Today is the day. Today, I turn 21. While most collegians rejoice on such a day, as drinking becomes incrementally easier — and more expensive — my mind is focusing on something else: life and death.
I’ve hit a time in my life where I look to my younger peers and feel “old.” I have a significant trail of memories and experiences strewn about as I hit this monumental figure in American culture. I’m far from the great thereafter, yet I feel like I’ve just jumped over one of life’s hurdles.
But is it all down from here, the proverbial peak of the mountain of life? If anything, this experience is a push to try to deal with the goals I set out for myself as a child.
Exactly one year ago today, I turned 20. As I left my teenager status behind, I found myself wanting to do one last teenager-esque act: I wanted to become a graffiti artist.
I do not know the specific seed planted in my brain that bore such a fruitless idea, but I decided that I needed to do it. One cold night at the end of November I brought a bag, heavy with paint and stencil materials, and tagged a wall in Minneapolis. As I heard the hiss of the paint can, my heart burst out like a mortar shell upon the concrete, adrenaline fueling each turn of my wrist.

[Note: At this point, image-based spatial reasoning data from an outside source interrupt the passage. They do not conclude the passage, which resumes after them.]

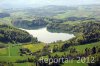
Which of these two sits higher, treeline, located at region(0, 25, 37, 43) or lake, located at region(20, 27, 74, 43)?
treeline, located at region(0, 25, 37, 43)

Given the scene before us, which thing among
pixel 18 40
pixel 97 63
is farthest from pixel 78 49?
pixel 18 40

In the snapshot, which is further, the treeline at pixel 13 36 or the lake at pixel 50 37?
→ the lake at pixel 50 37

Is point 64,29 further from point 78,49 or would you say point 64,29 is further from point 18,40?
point 78,49

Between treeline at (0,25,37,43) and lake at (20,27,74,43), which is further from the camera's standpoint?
lake at (20,27,74,43)

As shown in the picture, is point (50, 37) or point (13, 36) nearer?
point (13, 36)

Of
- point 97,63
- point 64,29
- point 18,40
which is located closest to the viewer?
point 97,63

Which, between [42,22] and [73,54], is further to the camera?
[42,22]

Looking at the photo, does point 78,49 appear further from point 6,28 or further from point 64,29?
point 64,29

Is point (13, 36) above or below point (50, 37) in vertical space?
above

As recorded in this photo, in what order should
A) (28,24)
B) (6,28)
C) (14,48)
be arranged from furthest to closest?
(28,24) → (6,28) → (14,48)

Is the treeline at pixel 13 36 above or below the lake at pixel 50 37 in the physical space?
above
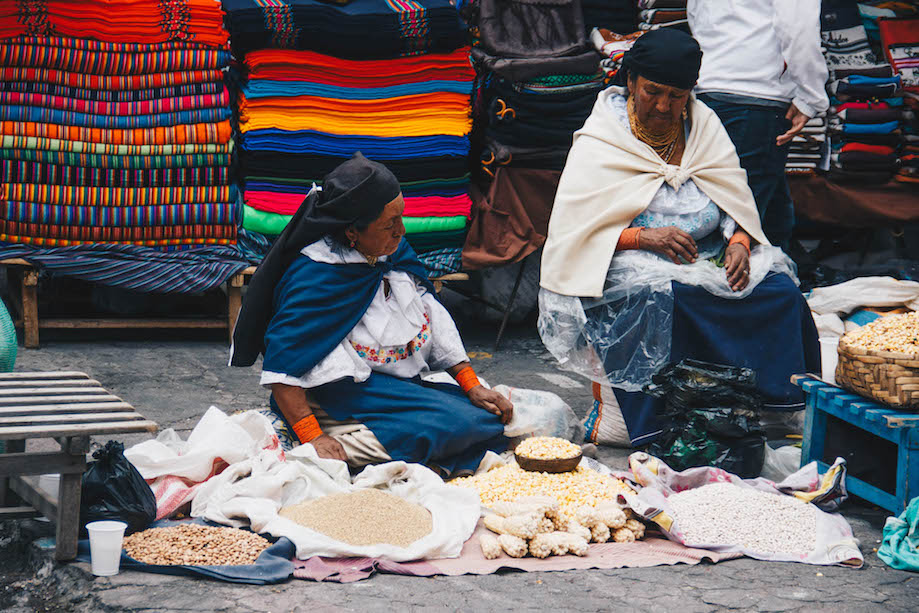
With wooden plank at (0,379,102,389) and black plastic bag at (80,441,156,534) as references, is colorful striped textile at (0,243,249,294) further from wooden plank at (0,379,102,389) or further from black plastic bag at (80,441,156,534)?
black plastic bag at (80,441,156,534)

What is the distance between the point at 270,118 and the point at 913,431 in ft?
13.4

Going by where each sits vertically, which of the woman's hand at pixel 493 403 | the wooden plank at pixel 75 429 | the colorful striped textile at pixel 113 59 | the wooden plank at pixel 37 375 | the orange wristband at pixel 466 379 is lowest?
the woman's hand at pixel 493 403

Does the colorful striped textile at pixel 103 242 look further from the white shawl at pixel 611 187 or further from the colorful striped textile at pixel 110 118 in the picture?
the white shawl at pixel 611 187

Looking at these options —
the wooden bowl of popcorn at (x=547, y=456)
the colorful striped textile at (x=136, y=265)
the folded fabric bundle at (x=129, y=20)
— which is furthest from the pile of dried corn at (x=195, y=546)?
the folded fabric bundle at (x=129, y=20)

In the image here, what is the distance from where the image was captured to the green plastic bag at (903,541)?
323cm

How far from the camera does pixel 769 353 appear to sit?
4.55m

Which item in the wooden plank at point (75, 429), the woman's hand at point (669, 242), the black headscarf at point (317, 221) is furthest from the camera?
the woman's hand at point (669, 242)

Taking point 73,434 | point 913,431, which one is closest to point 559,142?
point 913,431

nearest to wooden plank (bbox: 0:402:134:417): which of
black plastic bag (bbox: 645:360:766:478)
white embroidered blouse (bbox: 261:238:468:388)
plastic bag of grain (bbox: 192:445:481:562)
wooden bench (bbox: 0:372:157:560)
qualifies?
wooden bench (bbox: 0:372:157:560)

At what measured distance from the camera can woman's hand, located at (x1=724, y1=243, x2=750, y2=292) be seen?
14.8 ft

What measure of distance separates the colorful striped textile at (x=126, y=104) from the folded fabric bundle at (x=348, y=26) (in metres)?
0.36

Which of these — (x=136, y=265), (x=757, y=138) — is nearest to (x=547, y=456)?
(x=757, y=138)

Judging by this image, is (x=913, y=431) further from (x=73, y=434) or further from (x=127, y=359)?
(x=127, y=359)

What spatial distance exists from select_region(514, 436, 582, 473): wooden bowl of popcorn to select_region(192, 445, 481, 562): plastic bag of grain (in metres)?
0.31
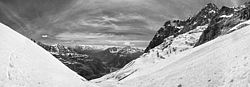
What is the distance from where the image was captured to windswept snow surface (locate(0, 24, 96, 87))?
25.9m

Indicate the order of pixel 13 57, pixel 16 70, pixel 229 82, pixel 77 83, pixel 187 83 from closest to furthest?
pixel 229 82 < pixel 16 70 < pixel 13 57 < pixel 187 83 < pixel 77 83

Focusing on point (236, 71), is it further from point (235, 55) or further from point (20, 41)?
point (20, 41)

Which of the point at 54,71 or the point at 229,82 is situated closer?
the point at 229,82

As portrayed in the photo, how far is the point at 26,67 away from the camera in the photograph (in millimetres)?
29016

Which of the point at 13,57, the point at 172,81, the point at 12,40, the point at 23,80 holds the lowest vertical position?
the point at 172,81

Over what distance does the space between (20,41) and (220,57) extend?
2576 centimetres

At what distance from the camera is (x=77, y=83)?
34469mm

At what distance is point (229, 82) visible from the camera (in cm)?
2527

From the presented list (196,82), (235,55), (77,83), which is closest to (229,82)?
(196,82)

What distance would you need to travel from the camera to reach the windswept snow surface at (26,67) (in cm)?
2588

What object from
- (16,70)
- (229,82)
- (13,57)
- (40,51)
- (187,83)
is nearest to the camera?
(229,82)

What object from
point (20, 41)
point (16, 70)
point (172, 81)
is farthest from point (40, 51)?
point (172, 81)

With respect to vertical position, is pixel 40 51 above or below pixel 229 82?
above

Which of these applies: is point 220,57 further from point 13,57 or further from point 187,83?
point 13,57
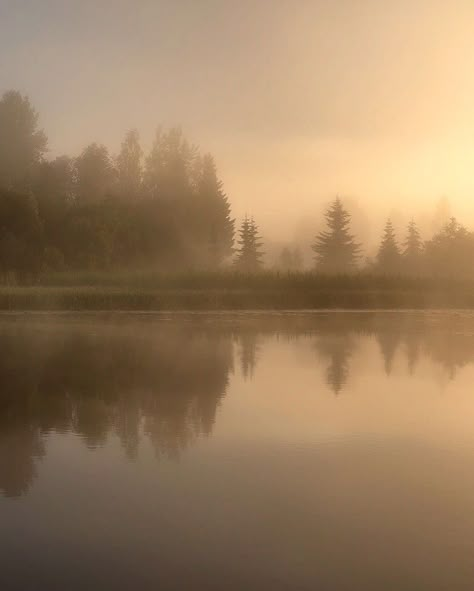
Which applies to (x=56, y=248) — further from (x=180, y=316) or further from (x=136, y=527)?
(x=136, y=527)

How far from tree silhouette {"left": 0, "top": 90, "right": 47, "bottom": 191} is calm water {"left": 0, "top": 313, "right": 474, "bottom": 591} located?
180 ft

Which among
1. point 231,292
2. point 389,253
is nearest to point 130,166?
point 389,253

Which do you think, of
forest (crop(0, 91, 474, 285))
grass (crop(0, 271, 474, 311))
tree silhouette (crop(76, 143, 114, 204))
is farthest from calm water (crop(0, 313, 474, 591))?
tree silhouette (crop(76, 143, 114, 204))

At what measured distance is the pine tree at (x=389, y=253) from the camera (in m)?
77.6

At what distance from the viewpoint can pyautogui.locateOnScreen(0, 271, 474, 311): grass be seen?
3656 centimetres

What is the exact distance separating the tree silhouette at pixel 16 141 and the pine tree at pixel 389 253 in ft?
124

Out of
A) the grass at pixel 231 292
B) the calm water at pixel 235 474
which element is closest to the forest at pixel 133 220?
the grass at pixel 231 292

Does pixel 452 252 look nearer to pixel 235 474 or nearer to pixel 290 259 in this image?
pixel 290 259

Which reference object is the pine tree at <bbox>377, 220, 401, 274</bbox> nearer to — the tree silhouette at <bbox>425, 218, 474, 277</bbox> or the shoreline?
the tree silhouette at <bbox>425, 218, 474, 277</bbox>

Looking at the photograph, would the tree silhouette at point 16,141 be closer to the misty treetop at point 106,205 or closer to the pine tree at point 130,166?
the misty treetop at point 106,205

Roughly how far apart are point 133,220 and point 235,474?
64122mm

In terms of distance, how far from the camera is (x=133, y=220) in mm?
70312

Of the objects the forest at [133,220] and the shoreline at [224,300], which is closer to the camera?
the shoreline at [224,300]

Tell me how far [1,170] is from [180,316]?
1638 inches
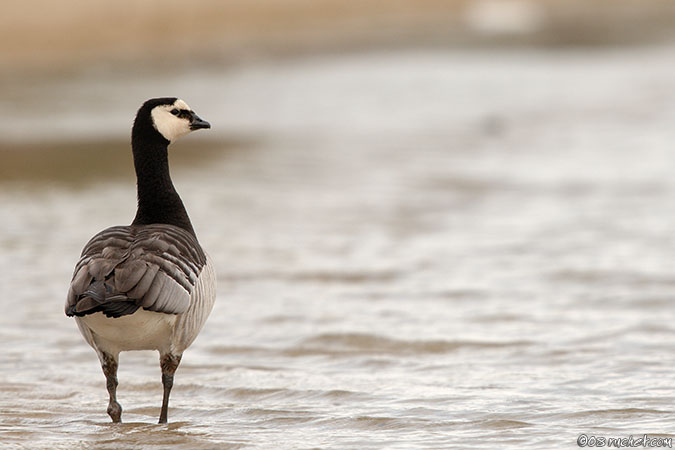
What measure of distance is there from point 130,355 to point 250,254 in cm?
297

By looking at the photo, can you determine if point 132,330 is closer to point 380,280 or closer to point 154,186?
point 154,186

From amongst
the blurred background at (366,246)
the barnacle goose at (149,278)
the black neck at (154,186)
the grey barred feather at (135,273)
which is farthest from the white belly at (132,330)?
the black neck at (154,186)

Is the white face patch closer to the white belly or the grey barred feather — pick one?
the grey barred feather

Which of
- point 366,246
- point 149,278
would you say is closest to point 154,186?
point 149,278

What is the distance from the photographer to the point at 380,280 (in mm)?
8969

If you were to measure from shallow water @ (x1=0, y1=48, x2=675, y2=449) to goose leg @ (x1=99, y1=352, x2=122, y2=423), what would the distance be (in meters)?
0.09

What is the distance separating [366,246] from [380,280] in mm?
1276

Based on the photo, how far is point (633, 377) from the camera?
246 inches

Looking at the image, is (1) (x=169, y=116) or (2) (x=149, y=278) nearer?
(2) (x=149, y=278)

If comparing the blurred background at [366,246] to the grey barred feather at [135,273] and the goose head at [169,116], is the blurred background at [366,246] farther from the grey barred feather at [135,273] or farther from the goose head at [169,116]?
the goose head at [169,116]

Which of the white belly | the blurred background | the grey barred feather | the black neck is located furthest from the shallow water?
the black neck

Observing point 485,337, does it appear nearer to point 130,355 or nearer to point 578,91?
point 130,355

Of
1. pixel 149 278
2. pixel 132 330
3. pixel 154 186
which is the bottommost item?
pixel 132 330

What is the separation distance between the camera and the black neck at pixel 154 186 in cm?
594
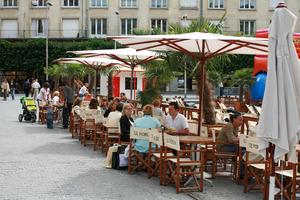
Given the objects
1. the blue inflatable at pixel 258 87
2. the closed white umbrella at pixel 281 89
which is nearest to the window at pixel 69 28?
the blue inflatable at pixel 258 87

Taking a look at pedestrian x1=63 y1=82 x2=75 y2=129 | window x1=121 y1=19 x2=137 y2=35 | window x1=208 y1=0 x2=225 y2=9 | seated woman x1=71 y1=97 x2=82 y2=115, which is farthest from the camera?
window x1=208 y1=0 x2=225 y2=9

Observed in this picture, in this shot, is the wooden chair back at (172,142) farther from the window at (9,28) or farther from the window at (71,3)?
the window at (9,28)

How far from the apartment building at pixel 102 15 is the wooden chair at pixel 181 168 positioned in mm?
48404

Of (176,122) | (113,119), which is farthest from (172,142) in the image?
(113,119)

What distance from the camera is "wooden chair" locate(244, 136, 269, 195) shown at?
9172mm

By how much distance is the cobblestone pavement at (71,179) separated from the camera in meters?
9.28

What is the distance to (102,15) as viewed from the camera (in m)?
58.3

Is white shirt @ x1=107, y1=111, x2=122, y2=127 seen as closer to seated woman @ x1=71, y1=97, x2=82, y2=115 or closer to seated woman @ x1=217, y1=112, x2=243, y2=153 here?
seated woman @ x1=217, y1=112, x2=243, y2=153

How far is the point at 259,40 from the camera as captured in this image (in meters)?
10.1

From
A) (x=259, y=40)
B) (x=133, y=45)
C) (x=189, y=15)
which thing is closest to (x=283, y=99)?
(x=259, y=40)

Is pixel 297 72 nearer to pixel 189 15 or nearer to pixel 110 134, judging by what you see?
pixel 110 134

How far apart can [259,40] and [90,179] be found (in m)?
3.97

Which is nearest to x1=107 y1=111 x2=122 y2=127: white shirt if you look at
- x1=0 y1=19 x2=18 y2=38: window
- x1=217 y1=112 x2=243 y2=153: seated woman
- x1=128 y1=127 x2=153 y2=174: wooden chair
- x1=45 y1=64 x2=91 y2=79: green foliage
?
x1=128 y1=127 x2=153 y2=174: wooden chair

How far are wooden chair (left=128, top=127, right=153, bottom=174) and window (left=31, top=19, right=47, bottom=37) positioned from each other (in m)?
48.4
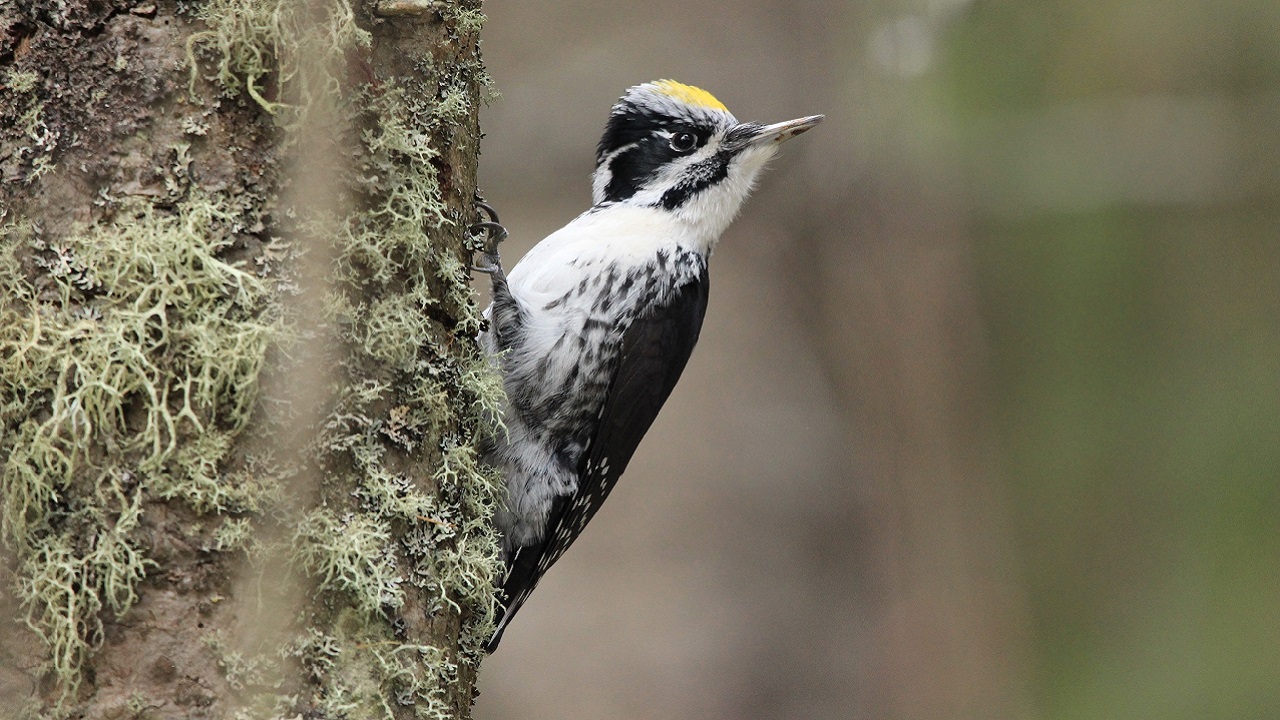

This was what it was like to accomplish a life goal, despite its
legality.
While I won’t necessarily condone my behavior, I will tirelessly argue for the idea behind it. As I hit yet another milestone in my life, the legal drinking age, I find myself looking to accomplish yet another goal.
We often passively hear about life in some abstract notion — “live, laugh, love,” for example — but the reality is life exists in a very short and concrete frame. Yet, as young people we need to understand that it’s our experiences that make life worth living. We can’t simply plan for the future, as your adviser may help you do; we need to account for the present. Take risks while you can, be unique and don’t wait.